We are at our wits end. Have 68,400 Km's on our Oldsmobile - Intrigue
equipped with a 3.5 Liter engine. We started using full synthetic Oil
2 oil changes ago and now the engine "loses oil" to the tune of 
1 litre every 1000 Km's ....

The mechanics have told us that it has nothing to do with the oil !
But cannot explain where the oil is going ......

The engine is completely clean with no signs of any oil leaks ...

Help 
:4-dontkno


----------



## cresing (Feb 6, 2006)

So you are completly sure that you have no leaks anywhere? I know you are not supposed you switch to "full" sythetic oil if you haven't been using it especially after 64,000km. Thats what I have heard. You should try a syntec blend oil. Its more 50/50. Full Synthetic is high detergent and will strip any gunk that might be plugging an otherwise leaky seal. Also maybe another thing to look at would be Valve guide seals also maybe the valve cover gasket. I don't really have the answer but those would be some good things to have looked at.


----------



## Rashiki (Sep 29, 2005)

Car engines will normally 'use' a bit of oil during normal operation, but losing that much is not normal.

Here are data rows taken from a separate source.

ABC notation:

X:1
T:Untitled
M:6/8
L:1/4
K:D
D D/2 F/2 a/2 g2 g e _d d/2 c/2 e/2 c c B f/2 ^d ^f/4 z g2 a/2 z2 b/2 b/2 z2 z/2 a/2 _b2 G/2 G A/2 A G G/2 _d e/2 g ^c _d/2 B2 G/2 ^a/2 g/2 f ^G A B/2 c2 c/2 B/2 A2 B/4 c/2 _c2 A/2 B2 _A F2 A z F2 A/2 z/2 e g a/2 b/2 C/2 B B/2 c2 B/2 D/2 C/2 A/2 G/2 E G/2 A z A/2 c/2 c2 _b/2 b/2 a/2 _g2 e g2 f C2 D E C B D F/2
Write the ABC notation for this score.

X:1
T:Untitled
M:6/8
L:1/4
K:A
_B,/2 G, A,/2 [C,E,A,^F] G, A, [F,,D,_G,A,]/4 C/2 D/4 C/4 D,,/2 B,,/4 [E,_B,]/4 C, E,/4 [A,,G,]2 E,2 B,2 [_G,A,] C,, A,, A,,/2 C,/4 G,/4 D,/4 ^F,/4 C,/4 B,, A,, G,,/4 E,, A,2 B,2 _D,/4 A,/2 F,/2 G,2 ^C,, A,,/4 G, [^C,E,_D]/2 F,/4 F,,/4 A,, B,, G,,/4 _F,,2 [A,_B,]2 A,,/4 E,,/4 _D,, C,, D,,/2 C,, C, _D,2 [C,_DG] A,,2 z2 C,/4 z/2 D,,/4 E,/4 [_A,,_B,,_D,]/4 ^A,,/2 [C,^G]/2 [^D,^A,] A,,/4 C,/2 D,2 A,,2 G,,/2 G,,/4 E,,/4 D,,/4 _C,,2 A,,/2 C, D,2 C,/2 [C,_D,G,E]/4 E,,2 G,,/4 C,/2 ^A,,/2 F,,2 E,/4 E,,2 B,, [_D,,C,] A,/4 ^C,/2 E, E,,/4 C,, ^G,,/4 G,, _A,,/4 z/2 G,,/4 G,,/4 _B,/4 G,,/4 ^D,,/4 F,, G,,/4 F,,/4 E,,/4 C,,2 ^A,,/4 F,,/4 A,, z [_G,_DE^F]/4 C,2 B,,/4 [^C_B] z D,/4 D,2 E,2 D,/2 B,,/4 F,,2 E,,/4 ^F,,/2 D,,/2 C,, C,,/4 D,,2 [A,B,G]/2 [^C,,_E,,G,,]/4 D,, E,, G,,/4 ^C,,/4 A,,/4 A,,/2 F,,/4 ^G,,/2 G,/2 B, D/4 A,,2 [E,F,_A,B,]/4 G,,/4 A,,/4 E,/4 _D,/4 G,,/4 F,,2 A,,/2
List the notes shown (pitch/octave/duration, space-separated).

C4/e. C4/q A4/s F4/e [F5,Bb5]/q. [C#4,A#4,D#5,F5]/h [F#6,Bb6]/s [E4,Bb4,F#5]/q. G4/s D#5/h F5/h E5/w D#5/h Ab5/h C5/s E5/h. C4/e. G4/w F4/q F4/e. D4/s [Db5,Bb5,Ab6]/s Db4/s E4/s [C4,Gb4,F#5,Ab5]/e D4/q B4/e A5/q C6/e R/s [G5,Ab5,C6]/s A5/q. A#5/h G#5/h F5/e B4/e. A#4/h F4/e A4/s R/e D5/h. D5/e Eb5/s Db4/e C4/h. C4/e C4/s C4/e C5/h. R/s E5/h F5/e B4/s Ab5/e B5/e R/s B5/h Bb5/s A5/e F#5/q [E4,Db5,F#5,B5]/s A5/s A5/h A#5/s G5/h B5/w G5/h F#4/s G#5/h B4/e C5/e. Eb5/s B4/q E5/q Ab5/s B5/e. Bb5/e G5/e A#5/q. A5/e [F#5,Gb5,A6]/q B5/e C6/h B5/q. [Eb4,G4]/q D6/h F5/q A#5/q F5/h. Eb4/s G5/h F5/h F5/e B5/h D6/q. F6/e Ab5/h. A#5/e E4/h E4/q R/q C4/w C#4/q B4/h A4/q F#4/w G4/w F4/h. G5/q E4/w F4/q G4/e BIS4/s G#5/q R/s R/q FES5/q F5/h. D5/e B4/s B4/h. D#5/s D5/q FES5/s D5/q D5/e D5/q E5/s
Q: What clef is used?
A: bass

Is the engine exhaust clear, or does it have a little tinge of smoke to it?

I'd say some blowby and maybe the valve seals are going, but that's kind of early for things like that to happen. 

It's got to be leaking somewhere... have you left the car running and waited to see if anything drips or smokes? Does the car smell funny?


----------



## Intrigue (Feb 21, 2006)

cresing said:


> So you are completly sure that you have no leaks anywhere? I know you are not supposed you switch to "full" sythetic oil if you haven't been using it especially after 64,000km. Thats what I have heard. You should try a syntec blend oil. Its more 50/50. Full Synthetic is high detergent and will strip any gunk that might be plugging an otherwise leaky seal. Also maybe another thing to look at would be Valve guide seals also maybe the valve cover gasket. I don't really have the answer but those would be some good things to have looked at.


Thanks

I will take the car back today and ask them to check the Valve Guide Seals..
(The engine is completely dry ... the mechanic had the car on the Hoist and brought me in to show me ... and there has never been any oil spots on our garage floor)....

Thanks for the help.:smile:


----------



## Intrigue (Feb 21, 2006)

*Oldmobile Intrigue - 3.5 Litre Engine - Premature oil loss*



Rashiki said:


> Car engines will normally 'use' a bit of oil during normal operation, but losing that much is not normal. Is the engine exhaust clear, or does it have a little tinge of smoke to it?
> 
> I'd say some blowby and maybe the valve seals are going, but that's kind of early for things like that to happen.
> 
> It's got to be leaking somewhere... have you left the car running and waited to see if anything drips or smokes? Does the car smell funny?


The exhaust seems to be clear/white .. will be taking the car back intoday 
to have the valve seals checked.

This morning, I let the car idle in the driveway and found no oil drips and the exhaust seemed clear .....

This thing is driving me bonkers ....

Thanks for the idea of the valve guide seals

:smile:


----------



## Rashiki (Sep 29, 2005)

Let us know.


----------